§ Given request: Reproduce all of the records below word for word, leaving out the pictures.

━━ Entries

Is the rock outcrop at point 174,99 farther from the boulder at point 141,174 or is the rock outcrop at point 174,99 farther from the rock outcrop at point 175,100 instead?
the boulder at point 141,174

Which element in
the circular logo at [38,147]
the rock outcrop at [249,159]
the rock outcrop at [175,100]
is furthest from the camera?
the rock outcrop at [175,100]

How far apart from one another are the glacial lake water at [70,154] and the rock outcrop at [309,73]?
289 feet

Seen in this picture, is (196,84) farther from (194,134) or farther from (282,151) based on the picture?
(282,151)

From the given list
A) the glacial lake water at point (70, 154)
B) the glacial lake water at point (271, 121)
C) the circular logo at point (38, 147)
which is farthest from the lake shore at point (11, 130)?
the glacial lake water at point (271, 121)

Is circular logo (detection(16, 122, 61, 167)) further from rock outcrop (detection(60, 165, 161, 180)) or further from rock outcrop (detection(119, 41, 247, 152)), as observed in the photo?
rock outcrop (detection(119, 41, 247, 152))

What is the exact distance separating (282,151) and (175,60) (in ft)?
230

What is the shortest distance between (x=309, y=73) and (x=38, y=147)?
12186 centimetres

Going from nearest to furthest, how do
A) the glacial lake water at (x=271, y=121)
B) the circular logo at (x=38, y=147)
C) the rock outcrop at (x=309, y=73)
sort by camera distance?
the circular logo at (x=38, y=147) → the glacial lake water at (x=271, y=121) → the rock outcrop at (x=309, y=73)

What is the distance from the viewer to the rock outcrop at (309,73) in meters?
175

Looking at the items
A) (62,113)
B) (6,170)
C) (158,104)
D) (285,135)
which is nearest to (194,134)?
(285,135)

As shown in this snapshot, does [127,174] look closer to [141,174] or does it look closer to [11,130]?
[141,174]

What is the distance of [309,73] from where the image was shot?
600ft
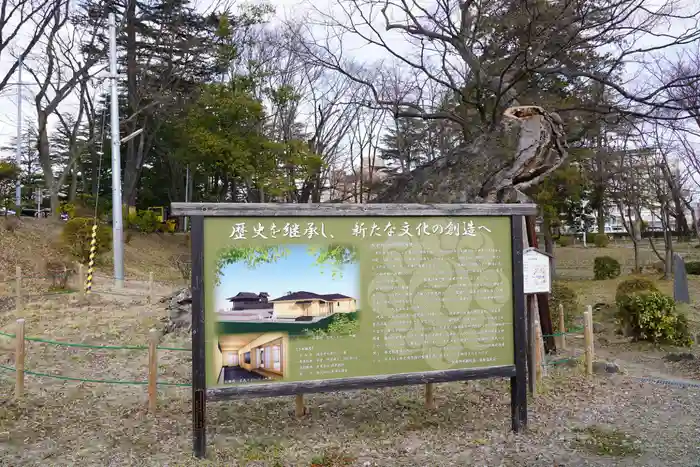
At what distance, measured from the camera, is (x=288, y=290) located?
450 centimetres

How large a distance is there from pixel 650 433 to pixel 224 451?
3.82 metres

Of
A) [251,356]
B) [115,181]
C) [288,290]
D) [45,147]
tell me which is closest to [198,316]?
[251,356]

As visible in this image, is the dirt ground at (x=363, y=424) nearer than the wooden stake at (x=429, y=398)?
Yes

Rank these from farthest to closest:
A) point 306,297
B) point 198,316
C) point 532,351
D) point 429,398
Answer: point 532,351 < point 429,398 < point 306,297 < point 198,316

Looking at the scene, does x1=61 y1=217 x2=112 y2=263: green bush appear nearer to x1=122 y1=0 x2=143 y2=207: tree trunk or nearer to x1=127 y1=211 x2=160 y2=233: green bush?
x1=122 y1=0 x2=143 y2=207: tree trunk

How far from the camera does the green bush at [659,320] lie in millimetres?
8969

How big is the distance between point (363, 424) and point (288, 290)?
1741 mm

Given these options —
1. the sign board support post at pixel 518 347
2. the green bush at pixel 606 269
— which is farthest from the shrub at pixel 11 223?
the green bush at pixel 606 269

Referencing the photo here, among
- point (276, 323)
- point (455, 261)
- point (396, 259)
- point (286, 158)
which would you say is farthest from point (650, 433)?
point (286, 158)

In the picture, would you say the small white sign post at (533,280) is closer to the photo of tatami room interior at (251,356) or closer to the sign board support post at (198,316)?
the photo of tatami room interior at (251,356)

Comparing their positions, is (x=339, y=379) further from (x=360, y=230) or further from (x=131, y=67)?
(x=131, y=67)

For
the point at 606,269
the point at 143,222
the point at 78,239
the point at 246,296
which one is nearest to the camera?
the point at 246,296

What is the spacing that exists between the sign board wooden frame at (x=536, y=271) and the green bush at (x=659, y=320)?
3773 mm

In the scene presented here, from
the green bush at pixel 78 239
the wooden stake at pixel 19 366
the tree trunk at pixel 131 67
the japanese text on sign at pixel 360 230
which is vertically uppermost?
the tree trunk at pixel 131 67
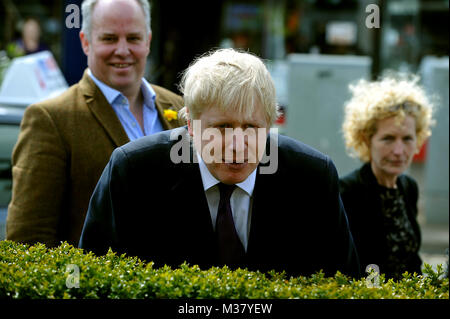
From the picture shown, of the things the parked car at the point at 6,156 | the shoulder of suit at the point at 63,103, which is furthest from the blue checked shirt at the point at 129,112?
the parked car at the point at 6,156

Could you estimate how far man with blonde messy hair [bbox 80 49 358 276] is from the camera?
2.54 m

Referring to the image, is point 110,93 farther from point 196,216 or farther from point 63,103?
point 196,216

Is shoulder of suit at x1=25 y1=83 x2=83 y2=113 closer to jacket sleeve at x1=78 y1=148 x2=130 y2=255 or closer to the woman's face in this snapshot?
jacket sleeve at x1=78 y1=148 x2=130 y2=255

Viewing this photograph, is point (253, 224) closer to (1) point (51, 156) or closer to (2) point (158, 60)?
(1) point (51, 156)

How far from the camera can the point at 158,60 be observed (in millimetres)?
13656

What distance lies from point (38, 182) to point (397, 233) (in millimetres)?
1987

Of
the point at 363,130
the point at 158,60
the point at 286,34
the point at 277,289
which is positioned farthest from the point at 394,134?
the point at 286,34

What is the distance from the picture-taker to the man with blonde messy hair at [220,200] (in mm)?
2539

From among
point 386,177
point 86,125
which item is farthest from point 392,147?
point 86,125

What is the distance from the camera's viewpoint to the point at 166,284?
2158mm

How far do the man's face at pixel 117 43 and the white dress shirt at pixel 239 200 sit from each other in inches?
43.5

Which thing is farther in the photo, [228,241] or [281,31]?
[281,31]

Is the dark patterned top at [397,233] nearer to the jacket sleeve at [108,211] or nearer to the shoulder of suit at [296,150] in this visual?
the shoulder of suit at [296,150]
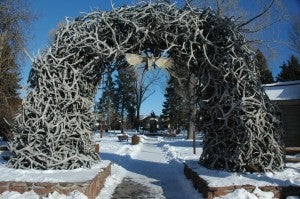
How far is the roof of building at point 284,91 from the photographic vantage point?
19.8 metres

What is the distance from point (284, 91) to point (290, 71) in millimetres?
27390

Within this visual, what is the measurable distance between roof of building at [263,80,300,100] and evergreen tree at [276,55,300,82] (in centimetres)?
2395

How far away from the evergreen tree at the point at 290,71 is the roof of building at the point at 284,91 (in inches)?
943

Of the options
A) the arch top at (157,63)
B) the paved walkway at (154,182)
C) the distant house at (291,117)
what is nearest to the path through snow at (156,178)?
the paved walkway at (154,182)

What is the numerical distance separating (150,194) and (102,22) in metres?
4.23

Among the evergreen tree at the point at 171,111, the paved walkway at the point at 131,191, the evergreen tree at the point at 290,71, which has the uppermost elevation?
the evergreen tree at the point at 290,71

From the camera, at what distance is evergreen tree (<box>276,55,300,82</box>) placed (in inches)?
1802

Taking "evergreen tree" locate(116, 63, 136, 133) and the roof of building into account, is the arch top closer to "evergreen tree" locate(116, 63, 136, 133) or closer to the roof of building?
the roof of building

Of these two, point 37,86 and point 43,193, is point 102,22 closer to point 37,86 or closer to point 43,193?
point 37,86

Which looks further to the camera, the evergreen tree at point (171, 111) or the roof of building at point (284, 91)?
the evergreen tree at point (171, 111)

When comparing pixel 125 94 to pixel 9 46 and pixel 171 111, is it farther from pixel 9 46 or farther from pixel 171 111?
pixel 9 46

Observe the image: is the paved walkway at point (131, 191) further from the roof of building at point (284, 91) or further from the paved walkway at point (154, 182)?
the roof of building at point (284, 91)

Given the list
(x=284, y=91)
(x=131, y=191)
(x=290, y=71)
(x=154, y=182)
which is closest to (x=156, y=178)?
(x=154, y=182)

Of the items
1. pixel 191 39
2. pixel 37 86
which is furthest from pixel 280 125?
pixel 37 86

━━━━

§ Task solution:
Is the rock outcrop at point 174,99 farther from the boulder at point 141,174 or is the rock outcrop at point 174,99 farther from the rock outcrop at point 175,100 instead?
the boulder at point 141,174

Which element in
the circular logo at [38,147]
the rock outcrop at [249,159]
the rock outcrop at [175,100]
is furthest from the camera?
the rock outcrop at [175,100]

How far apart from one another are the glacial lake water at [70,154] and the rock outcrop at [309,73]?
289 feet

Seen in this picture, is (196,84) farther from (194,134) or farther from (282,151) based on the picture?
(282,151)

From the given list
A) the glacial lake water at point (70, 154)
B) the glacial lake water at point (271, 121)
C) the circular logo at point (38, 147)
which is farthest from the lake shore at point (11, 130)?
the glacial lake water at point (271, 121)

Is circular logo (detection(16, 122, 61, 167)) further from rock outcrop (detection(60, 165, 161, 180)) or further from rock outcrop (detection(119, 41, 247, 152)), as observed in the photo?
rock outcrop (detection(119, 41, 247, 152))

What is the exact distance separating (282,151) and (175,60) (in ft)?
230

What is the shortest distance between (x=309, y=73) and (x=38, y=147)?
12186 centimetres

Going from nearest to furthest, how do
A) the glacial lake water at (x=271, y=121)
B) the circular logo at (x=38, y=147)
C) the rock outcrop at (x=309, y=73)
sort by camera distance?
the circular logo at (x=38, y=147) → the glacial lake water at (x=271, y=121) → the rock outcrop at (x=309, y=73)

What is the distance from the viewer to the rock outcrop at (309,73) in meters?
175

Looking at the items
A) (62,113)
B) (6,170)
C) (158,104)
D) (285,135)
which is nearest to (194,134)?
(285,135)

As shown in this snapshot, does [127,174] look closer to [141,174] or does it look closer to [11,130]?
[141,174]

What is the distance of [309,73] from where the image was shot?
600ft
At what distance, measured from the camera, is (x=288, y=290) located?
450 centimetres

How large a distance is there from pixel 650 433 to pixel 224 451?
3.82 metres

Of
A) [251,356]
B) [115,181]
C) [288,290]
D) [45,147]
tell me which is closest to [198,316]?
[251,356]

As visible in this image, is the dirt ground at (x=363, y=424) nearer than the wooden stake at (x=429, y=398)?
Yes

Rank these from farthest to closest:
A) point 306,297
B) point 198,316
C) point 532,351
D) point 429,398
Answer: point 532,351 < point 429,398 < point 306,297 < point 198,316

Looking at the scene, does x1=61 y1=217 x2=112 y2=263: green bush appear nearer to x1=122 y1=0 x2=143 y2=207: tree trunk or nearer to x1=127 y1=211 x2=160 y2=233: green bush?
x1=122 y1=0 x2=143 y2=207: tree trunk

How far from the camera does the green bush at [659,320] lie in millimetres?
8969

How big is the distance between point (363, 424) and point (288, 290)?
1741 mm

Given these options —
1. the sign board support post at pixel 518 347
2. the green bush at pixel 606 269
— which is farthest from the shrub at pixel 11 223?
the green bush at pixel 606 269

Referencing the photo here, among
- point (276, 323)
- point (455, 261)
- point (396, 259)
- point (286, 158)
which would you say is farthest from point (650, 433)?
point (286, 158)

In the picture, would you say the small white sign post at (533,280) is closer to the photo of tatami room interior at (251,356) or closer to the sign board support post at (198,316)?
the photo of tatami room interior at (251,356)

Comparing their positions, is (x=339, y=379) further from (x=360, y=230) or further from (x=131, y=67)?
(x=131, y=67)

For
the point at 606,269
the point at 143,222
the point at 78,239
the point at 246,296
which one is nearest to the camera?
the point at 246,296

What is the spacing that exists between the sign board wooden frame at (x=536, y=271) and the green bush at (x=659, y=320)?
3773 mm

In the scene presented here, from
the green bush at pixel 78 239
the wooden stake at pixel 19 366
the tree trunk at pixel 131 67
the japanese text on sign at pixel 360 230
which is vertically uppermost?
the tree trunk at pixel 131 67
From the picture shown, of the things the parked car at the point at 6,156 | the shoulder of suit at the point at 63,103, which is furthest from the blue checked shirt at the point at 129,112?
the parked car at the point at 6,156

Could you estimate how far man with blonde messy hair [bbox 80 49 358 276] is from the camera?
2.54 m

Referring to the image, is point 110,93 farther from point 196,216 or farther from point 63,103?
point 196,216

Is shoulder of suit at x1=25 y1=83 x2=83 y2=113 closer to jacket sleeve at x1=78 y1=148 x2=130 y2=255 or closer to the woman's face in this snapshot?
jacket sleeve at x1=78 y1=148 x2=130 y2=255

Viewing this photograph, is point (253, 224) closer to (1) point (51, 156) or closer to (2) point (158, 60)?
(1) point (51, 156)

How far from the camera can the point at 158,60 be observed (in millimetres)?
13656

What distance lies from point (38, 182) to point (397, 233) (in millimetres)?
1987

Of
the point at 363,130
the point at 158,60
the point at 286,34
the point at 277,289
which is positioned farthest from the point at 394,134?
the point at 286,34

What is the distance from the picture-taker to the man with blonde messy hair at [220,200] (in mm)?
2539

From among
point 386,177
point 86,125
which item is farthest from point 392,147?
point 86,125

What is the distance from the camera's viewpoint to the point at 166,284?
2158mm

How far do the man's face at pixel 117 43 and the white dress shirt at pixel 239 200 sit from each other in inches?
43.5

Which thing is farther in the photo, [228,241] or [281,31]?
[281,31]

Is the dark patterned top at [397,233] nearer to the jacket sleeve at [108,211] or nearer to the shoulder of suit at [296,150] in this visual?
the shoulder of suit at [296,150]
How far is the roof of building at point 284,91 from the photographic vantage point?
19.8 metres

What is the distance from point (284, 91) to point (290, 71) in millimetres?
27390

Within this visual, what is the measurable distance between roof of building at [263,80,300,100] and evergreen tree at [276,55,300,82] (in centimetres)?
2395

How far away from the evergreen tree at the point at 290,71 is the roof of building at the point at 284,91 (in inches)?
943

Of the options
A) the arch top at (157,63)
B) the paved walkway at (154,182)
C) the distant house at (291,117)
what is nearest to the path through snow at (156,178)?
the paved walkway at (154,182)

What is the numerical distance separating (150,194) and (102,22) in metres?
4.23

Among the evergreen tree at the point at 171,111, the paved walkway at the point at 131,191, the evergreen tree at the point at 290,71, which has the uppermost elevation?
the evergreen tree at the point at 290,71

From the camera, at what distance is evergreen tree (<box>276,55,300,82</box>) placed (in inches)?
1802

Taking "evergreen tree" locate(116, 63, 136, 133) and the roof of building into account, is the arch top closer to "evergreen tree" locate(116, 63, 136, 133) or closer to the roof of building?
the roof of building

Of these two, point 37,86 and point 43,193, is point 102,22 closer to point 37,86 or closer to point 43,193?
point 37,86

Which looks further to the camera, the evergreen tree at point (171, 111) or the roof of building at point (284, 91)?
the evergreen tree at point (171, 111)

When comparing pixel 125 94 to pixel 9 46 and pixel 171 111, is it farther from pixel 9 46 or farther from pixel 171 111?
pixel 9 46

Observe the image: is the paved walkway at point (131, 191) further from the roof of building at point (284, 91) or further from the paved walkway at point (154, 182)?
the roof of building at point (284, 91)

Given the list
(x=284, y=91)
(x=131, y=191)
(x=290, y=71)
(x=154, y=182)
which is closest to (x=156, y=178)?
(x=154, y=182)

Of the items
1. pixel 191 39
2. pixel 37 86
which is furthest from pixel 280 125?
pixel 37 86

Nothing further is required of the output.